The LAAF rule establishes a regulatory framework, to be implemented by the FDA over the course of the next year or so, for accreditation of laboratories to conduct certain types of food testing. FDA will recognize accreditation bodies, which in turn will accredit laboratories to the standards established by the rule. After FDA determines that a sufficient number of laboratories are accredited under the rule, certain types of testing will have to be conducted using only these laboratories (which the rule refers to as “LAAF-accredited laboratories”).
The LAAF-accreditation requirements of the rule include ISO 17025 accreditation and ILAC-MRA signatory status, as well as significant additional requirements specific to the rule. The analysis, sampling, and test reports for the food testing conducted under the rule also will need to meet certain requirements specified by the rule. Notably, both in-house and third-party laboratories are eligible for LAAF-accreditation.
The LAAF rule may significantly impact laboratories that test food offered for import to the United States but detained by FDA as potentially violative. When the rule is fully implemented, laboratories will need to be LAAF-accredited to conduct this food import detention testing. Other testing to support removal from an FDA import alert also would need to be conducted in accordance with the rule by LAAF-accredited laboratories.
The rule affects other types of businesses as well, to varying degrees. Under the rule, importers of food detained by FDA will need to ensure the laboratory they hire to conduct the import detention testing is LAAF-accredited. Producers of shell eggs, sprouts, and bottled water also will need to use LAAF-accredited laboratories to conduct certain types of follow-up testing specified by the rule. The rule also allows FDA to require, through an administrative order process, companies to use LAAF-accredited laboratories to conduct food testing (including environmental testing) to address a suspected or identified safety problem. The rule also requires food testing to be conducted by an LAAF-accredited laboratory when (a) part of a corrective action plan submitted after an FDA order suspending the registration of a food facility or (b) as part of evidence submitted for an appeal of an FDA administrative food detention order.
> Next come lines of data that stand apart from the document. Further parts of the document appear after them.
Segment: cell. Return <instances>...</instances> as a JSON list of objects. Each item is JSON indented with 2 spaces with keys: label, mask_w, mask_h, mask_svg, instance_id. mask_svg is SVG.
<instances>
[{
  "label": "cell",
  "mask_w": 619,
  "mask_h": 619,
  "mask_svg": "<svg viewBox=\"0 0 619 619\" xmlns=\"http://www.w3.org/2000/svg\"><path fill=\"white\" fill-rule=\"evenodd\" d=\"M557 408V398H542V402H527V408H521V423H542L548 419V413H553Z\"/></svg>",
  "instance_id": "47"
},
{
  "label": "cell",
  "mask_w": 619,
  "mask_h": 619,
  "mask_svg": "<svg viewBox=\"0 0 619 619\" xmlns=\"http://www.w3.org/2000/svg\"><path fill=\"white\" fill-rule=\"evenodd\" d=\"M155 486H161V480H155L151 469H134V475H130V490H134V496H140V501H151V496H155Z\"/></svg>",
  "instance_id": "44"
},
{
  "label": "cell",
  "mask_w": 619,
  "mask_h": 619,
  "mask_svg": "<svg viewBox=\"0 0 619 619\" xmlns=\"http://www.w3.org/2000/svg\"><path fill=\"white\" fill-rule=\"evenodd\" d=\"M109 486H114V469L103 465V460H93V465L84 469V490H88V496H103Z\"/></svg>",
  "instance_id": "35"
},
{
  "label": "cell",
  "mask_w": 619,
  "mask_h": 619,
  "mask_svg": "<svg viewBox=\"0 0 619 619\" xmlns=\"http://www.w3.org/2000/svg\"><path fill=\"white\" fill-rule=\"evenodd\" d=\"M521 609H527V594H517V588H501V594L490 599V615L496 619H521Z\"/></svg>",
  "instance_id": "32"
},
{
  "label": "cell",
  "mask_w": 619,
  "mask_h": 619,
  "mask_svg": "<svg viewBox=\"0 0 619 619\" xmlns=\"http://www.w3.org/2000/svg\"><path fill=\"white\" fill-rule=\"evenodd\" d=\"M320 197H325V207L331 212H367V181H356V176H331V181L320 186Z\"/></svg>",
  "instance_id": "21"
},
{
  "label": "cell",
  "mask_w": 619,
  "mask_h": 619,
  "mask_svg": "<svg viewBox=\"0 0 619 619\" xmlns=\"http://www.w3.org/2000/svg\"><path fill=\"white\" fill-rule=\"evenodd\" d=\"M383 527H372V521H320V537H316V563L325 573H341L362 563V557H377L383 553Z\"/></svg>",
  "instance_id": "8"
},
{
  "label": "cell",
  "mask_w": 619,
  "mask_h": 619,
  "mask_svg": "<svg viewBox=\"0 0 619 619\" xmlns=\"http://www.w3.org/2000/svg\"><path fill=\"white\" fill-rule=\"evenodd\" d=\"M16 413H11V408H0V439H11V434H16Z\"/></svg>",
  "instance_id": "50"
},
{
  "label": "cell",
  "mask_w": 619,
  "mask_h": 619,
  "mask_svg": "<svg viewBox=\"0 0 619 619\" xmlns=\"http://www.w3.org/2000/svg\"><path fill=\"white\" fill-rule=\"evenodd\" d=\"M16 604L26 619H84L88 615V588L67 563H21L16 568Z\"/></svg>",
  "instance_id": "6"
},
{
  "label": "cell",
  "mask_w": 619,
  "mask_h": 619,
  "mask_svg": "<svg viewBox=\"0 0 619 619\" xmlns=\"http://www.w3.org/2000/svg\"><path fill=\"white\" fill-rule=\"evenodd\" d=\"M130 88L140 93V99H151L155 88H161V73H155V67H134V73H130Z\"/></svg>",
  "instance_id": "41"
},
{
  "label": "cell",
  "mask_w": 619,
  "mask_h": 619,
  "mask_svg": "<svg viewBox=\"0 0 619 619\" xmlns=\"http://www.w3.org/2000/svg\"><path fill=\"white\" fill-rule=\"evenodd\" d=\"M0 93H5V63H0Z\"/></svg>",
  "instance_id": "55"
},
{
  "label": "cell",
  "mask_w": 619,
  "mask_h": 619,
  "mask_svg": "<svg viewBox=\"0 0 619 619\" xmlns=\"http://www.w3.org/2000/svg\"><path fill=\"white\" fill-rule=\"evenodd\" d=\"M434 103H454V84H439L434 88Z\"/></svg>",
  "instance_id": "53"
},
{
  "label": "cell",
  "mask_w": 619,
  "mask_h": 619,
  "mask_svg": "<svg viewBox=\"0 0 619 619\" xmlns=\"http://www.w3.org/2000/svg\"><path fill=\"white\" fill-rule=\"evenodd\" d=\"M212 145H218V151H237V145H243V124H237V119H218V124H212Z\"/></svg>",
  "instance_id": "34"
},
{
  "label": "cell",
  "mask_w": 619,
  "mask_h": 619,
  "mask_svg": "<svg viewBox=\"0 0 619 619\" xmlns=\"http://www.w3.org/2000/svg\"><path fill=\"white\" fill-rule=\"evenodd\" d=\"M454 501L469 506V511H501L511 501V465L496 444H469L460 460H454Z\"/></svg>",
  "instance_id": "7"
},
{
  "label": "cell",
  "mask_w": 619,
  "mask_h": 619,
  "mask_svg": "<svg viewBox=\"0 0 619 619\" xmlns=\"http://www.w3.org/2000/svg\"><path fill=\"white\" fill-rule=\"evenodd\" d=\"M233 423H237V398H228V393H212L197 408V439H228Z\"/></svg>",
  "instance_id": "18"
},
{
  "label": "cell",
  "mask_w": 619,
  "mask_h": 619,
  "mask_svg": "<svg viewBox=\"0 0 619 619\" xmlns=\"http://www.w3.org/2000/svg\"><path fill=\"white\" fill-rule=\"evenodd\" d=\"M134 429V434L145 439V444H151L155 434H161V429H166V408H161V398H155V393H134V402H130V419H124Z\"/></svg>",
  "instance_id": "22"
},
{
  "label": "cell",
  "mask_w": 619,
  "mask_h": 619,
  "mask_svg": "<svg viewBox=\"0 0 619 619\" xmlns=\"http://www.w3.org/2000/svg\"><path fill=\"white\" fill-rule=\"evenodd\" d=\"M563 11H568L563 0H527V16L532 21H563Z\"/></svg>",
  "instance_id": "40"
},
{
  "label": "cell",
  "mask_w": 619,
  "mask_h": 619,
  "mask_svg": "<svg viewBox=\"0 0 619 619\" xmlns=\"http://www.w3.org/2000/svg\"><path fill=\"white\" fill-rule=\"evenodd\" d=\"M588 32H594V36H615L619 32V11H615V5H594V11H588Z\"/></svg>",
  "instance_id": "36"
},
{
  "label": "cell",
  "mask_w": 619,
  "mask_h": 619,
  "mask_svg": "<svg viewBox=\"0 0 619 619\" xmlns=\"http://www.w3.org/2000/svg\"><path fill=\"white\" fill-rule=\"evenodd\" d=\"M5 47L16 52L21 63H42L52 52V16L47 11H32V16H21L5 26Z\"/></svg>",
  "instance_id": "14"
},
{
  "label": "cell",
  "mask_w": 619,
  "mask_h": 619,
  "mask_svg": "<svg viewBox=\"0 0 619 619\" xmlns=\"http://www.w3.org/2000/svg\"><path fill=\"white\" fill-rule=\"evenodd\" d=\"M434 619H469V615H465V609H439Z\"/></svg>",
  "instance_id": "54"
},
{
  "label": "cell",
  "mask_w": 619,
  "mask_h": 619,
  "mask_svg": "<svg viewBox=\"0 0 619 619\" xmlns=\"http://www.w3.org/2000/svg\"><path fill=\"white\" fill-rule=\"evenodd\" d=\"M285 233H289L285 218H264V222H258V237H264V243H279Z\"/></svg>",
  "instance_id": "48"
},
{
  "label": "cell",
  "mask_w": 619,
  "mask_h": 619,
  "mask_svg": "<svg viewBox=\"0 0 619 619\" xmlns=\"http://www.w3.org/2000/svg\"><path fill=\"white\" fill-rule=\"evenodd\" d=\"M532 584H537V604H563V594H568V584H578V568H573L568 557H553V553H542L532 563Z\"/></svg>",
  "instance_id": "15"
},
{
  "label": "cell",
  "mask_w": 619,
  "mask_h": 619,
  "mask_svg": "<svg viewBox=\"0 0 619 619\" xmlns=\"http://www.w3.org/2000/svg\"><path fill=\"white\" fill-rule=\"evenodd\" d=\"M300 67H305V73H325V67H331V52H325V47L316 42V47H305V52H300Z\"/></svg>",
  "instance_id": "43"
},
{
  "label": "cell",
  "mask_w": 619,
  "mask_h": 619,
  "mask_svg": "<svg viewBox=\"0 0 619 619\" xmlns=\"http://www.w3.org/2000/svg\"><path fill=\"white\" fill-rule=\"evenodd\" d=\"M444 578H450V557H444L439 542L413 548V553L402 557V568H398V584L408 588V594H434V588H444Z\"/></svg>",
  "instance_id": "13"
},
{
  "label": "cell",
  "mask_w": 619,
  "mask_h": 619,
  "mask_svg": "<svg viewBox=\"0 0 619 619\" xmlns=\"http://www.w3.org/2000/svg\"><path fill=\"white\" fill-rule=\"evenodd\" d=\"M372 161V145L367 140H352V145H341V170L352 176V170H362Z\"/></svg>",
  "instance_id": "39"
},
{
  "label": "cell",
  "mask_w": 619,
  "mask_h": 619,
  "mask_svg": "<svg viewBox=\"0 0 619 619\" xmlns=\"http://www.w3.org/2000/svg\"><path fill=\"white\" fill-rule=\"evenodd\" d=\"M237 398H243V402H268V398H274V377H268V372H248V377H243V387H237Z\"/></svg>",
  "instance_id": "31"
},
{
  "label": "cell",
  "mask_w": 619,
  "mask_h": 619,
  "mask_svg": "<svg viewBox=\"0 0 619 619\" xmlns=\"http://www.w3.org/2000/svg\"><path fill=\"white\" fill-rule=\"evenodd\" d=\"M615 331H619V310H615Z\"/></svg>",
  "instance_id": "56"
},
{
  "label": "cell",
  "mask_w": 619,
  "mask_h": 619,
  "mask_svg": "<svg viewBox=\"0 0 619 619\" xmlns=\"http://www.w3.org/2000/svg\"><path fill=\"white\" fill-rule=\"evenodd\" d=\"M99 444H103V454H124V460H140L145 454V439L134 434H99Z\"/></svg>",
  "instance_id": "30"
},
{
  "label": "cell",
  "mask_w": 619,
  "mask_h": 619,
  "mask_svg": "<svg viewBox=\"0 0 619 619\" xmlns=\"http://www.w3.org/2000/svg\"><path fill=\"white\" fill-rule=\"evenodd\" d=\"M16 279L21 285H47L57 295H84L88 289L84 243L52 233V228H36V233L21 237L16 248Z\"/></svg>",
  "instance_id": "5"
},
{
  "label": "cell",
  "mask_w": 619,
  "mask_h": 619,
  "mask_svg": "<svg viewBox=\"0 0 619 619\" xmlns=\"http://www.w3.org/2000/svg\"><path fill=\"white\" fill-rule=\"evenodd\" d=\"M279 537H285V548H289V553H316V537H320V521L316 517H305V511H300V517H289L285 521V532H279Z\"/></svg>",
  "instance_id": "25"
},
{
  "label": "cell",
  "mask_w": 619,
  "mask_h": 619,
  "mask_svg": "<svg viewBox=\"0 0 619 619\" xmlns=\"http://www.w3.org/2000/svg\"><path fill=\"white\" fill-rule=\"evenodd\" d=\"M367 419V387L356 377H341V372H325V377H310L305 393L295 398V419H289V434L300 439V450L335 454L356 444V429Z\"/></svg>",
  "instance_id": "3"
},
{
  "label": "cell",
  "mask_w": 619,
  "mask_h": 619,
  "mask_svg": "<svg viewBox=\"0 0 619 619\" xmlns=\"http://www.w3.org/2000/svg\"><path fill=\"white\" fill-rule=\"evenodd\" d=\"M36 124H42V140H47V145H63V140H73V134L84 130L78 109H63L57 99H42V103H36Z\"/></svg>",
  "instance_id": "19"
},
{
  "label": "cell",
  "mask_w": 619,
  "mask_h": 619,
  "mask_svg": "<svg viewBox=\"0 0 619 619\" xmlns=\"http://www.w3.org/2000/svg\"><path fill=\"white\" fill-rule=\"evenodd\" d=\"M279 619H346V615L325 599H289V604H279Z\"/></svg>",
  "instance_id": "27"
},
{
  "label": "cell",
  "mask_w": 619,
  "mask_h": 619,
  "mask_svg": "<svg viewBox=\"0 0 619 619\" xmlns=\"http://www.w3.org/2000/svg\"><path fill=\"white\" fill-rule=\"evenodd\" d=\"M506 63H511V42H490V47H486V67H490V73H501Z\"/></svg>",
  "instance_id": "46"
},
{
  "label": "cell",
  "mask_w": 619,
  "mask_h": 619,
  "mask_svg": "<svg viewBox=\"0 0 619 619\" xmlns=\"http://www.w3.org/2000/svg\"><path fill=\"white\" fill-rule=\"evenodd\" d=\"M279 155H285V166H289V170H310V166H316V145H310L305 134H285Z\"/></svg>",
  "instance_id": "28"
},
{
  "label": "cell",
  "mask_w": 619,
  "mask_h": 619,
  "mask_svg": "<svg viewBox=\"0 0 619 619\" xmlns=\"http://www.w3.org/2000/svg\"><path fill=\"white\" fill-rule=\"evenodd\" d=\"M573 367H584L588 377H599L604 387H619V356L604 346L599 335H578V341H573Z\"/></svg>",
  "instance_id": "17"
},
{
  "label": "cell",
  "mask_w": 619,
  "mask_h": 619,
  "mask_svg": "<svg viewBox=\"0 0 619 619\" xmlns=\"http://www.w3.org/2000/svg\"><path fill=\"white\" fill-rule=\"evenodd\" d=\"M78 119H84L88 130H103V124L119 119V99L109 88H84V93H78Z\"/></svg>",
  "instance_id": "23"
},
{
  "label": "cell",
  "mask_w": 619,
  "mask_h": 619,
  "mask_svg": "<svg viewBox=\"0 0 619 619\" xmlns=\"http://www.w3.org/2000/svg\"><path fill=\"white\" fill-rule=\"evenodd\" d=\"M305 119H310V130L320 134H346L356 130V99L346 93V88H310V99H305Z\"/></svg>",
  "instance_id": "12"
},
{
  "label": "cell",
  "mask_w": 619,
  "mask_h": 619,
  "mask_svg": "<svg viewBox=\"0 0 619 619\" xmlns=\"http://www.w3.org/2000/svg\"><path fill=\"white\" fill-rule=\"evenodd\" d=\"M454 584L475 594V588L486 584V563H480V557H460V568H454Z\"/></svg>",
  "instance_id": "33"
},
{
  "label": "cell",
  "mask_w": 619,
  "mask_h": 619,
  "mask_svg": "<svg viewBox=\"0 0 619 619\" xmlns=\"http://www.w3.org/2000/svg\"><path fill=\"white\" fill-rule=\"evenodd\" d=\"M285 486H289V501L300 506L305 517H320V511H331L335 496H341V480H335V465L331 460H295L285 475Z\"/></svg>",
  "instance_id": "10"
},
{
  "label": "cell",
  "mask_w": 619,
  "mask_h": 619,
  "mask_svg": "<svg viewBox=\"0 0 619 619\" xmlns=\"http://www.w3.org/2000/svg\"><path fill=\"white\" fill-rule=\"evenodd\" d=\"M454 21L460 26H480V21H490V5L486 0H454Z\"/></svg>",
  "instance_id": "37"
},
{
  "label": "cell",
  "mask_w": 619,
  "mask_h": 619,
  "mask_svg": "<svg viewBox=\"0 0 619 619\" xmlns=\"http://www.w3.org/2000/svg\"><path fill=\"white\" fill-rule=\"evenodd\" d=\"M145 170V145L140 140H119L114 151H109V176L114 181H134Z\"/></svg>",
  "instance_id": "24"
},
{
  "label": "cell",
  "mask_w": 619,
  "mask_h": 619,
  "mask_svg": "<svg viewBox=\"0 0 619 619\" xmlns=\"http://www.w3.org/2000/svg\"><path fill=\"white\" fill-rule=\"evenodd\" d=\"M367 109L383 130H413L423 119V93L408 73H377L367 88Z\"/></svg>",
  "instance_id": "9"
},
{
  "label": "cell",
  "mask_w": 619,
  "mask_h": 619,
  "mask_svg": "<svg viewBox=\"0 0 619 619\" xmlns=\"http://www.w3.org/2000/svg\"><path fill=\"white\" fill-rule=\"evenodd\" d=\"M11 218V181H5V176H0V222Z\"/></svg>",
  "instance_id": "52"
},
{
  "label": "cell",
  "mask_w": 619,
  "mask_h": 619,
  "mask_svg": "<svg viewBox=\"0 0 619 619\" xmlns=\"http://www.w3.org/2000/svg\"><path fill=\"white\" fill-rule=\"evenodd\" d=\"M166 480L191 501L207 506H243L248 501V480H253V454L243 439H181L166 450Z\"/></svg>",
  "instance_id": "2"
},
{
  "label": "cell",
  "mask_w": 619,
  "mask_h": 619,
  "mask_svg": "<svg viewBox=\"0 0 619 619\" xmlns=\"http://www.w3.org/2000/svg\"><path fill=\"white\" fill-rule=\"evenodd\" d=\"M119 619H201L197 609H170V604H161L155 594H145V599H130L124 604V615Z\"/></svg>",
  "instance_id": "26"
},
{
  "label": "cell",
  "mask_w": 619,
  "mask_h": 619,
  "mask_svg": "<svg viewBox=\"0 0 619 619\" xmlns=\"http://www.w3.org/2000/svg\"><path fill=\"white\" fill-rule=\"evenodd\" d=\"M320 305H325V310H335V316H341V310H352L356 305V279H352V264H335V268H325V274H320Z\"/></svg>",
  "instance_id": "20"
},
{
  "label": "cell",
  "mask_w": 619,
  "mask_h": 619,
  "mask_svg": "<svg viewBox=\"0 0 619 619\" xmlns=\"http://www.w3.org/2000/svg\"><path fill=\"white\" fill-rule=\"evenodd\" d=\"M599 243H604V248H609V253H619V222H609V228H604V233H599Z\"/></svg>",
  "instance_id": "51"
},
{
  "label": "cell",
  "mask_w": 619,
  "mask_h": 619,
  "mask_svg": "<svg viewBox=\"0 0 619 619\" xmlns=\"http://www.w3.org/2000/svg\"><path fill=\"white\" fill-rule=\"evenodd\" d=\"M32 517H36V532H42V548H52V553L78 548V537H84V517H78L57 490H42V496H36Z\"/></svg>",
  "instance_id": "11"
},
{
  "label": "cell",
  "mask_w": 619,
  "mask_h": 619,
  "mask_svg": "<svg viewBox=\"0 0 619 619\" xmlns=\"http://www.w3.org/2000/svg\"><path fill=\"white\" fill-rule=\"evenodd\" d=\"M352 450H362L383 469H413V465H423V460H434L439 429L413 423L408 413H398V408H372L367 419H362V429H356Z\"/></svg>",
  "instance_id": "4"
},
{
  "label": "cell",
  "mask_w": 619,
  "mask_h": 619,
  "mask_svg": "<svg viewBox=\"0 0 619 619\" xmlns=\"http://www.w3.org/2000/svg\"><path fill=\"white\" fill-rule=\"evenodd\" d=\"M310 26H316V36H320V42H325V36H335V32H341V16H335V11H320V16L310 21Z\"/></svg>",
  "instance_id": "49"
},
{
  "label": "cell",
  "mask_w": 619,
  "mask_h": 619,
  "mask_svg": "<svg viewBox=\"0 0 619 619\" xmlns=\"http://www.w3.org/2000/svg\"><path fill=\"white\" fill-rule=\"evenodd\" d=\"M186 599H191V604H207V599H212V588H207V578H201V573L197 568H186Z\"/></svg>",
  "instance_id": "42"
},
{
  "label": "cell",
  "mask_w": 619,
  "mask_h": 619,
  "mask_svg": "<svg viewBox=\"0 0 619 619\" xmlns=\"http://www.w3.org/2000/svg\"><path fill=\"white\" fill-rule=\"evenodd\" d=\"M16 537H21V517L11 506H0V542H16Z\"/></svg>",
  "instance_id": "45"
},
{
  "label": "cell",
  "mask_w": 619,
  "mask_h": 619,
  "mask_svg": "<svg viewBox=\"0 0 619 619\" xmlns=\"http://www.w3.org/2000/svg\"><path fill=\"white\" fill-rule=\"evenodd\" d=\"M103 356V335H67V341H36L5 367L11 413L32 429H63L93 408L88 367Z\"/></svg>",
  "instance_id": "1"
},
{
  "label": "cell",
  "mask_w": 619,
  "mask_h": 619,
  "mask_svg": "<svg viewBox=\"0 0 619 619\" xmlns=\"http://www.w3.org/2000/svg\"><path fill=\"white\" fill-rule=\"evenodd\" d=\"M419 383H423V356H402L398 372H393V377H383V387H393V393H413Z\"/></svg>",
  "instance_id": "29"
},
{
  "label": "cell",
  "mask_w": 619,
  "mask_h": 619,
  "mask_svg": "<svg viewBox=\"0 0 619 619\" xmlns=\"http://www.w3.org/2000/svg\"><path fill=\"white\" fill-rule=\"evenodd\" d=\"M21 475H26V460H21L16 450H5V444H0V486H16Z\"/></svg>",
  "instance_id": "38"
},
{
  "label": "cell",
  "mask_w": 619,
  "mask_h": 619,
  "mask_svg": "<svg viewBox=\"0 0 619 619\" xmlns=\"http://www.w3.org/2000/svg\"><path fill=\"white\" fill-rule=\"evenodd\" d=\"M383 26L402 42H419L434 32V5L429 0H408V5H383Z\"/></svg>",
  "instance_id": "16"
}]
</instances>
FDA intends to announce in early 2022 that accreditation bodies may apply for FDA recognition under the LAAF rule. Once FDA has recognized a sufficient number of accreditation bodies, it will announce that laboratories may apply to the recognized accreditation bodies for LAAF-accreditation. When FDA determines there is sufficient LAAF-accredited laboratory capacity for at least one category of food testing covered by the rule, it will publish a document in the Federal Register giving six months’ notice that importers and/or producers of shell eggs, sprouts, and bottled water will be required to use an LAAF-accredited laboratory to conduct certain types of food testing as described by the rule.